When I miss Greece, I head to… my photos – the sunsets over the Ionian Sea from our balcony in Sivota Bay on Lefkada and photos of our friends and family who we have spent time with together in Greece. It restores my sense of peace with the world.
My favourite photo in the book… if I had to pick one it would be the photo of the cover, taken in Lefkas town. If you’re looking for a face of grim determination that’s the one. It’s like she is saying, ‘This is one crisis, we’ve seen many crises. We saw the Persians. We saw the Ottomans. We saw the Nazis. We saw the generals.'”

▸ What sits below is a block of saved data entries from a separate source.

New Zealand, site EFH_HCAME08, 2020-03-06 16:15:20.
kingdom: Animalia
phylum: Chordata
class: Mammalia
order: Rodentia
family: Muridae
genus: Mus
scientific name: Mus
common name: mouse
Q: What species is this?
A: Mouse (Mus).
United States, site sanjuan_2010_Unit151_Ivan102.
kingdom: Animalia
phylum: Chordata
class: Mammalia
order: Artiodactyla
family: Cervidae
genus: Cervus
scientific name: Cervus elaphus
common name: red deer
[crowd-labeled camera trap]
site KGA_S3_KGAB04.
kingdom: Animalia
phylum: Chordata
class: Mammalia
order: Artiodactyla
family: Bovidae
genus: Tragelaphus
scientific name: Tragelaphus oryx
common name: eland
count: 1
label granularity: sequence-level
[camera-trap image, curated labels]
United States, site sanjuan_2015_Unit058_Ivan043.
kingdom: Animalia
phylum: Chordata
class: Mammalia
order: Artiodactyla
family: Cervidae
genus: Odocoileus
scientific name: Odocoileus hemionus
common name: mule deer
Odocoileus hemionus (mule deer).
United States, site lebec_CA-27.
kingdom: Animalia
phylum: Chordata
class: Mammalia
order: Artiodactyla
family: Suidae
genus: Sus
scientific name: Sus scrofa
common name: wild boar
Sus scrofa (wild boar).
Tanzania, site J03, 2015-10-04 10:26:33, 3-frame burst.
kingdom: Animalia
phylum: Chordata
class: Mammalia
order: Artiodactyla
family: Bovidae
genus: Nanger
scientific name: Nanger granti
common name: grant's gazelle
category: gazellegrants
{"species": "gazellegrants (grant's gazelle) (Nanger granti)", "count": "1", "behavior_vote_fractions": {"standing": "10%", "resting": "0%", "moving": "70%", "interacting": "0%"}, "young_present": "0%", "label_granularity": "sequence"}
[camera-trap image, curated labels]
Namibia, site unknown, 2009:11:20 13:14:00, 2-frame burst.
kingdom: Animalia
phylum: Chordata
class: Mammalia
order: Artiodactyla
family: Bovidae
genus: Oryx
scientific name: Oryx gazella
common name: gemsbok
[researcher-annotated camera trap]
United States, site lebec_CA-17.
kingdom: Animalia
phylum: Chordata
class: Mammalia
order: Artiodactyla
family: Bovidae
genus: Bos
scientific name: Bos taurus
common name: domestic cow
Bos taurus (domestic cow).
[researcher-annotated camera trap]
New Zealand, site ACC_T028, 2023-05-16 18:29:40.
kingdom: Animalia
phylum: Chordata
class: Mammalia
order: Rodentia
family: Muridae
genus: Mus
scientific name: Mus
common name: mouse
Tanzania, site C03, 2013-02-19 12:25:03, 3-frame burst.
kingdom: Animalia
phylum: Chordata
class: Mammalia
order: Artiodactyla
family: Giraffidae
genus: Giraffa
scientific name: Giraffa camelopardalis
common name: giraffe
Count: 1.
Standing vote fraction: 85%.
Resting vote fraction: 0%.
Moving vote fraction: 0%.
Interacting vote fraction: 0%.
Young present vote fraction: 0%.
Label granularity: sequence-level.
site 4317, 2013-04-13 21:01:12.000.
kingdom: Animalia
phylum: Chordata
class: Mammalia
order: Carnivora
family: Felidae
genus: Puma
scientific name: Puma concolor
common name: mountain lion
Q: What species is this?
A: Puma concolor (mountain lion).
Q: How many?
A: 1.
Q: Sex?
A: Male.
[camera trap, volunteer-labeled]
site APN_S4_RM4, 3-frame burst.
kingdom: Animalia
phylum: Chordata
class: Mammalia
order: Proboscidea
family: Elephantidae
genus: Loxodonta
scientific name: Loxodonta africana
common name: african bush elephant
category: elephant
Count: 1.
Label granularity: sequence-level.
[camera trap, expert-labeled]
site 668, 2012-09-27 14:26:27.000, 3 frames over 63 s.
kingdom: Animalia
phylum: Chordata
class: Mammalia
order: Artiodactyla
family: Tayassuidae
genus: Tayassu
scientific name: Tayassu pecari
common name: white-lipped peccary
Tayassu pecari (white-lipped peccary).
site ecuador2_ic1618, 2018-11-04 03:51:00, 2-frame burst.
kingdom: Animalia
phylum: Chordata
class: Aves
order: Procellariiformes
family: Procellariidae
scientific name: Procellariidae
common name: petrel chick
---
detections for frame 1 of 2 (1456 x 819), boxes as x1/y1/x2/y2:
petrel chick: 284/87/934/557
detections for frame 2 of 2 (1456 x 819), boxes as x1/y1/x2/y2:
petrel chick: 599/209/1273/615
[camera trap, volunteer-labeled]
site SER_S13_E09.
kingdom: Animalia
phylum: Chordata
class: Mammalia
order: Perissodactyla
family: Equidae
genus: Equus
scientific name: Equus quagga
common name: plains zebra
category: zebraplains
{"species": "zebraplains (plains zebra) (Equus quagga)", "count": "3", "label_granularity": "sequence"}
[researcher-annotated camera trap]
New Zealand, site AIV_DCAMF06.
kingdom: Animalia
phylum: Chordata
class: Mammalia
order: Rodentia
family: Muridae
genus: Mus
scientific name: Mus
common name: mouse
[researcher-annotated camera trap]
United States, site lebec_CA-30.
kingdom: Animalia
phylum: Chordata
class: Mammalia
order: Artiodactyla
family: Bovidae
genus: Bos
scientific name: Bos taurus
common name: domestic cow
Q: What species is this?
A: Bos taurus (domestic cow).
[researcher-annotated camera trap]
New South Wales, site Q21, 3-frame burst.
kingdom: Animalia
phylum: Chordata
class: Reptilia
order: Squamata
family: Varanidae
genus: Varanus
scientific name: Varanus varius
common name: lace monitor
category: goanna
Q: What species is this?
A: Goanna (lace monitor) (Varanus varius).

David Krasnostein was former CEO of MLC Private Equity, Australia’s oldest and largest private equity investor with over $4billion of assets globally. He was former Chief General Counsel of National Australia Bank, Telstra’s first General Counsel and Head of Strategic and Corporate Planning, and a Partner of Sidley Austin in Washington DC. David is an adviser to the Federal Government on the International Legal Services Advisory Committee, Chairman of Melbourne University Advisory Board for Masters in Banking and Financial Services Law, and Chairman-elect of Global Reconciliation. David has law degrees from the Universities of WA and Virginia, and attended the International Executive Program at INSEAD.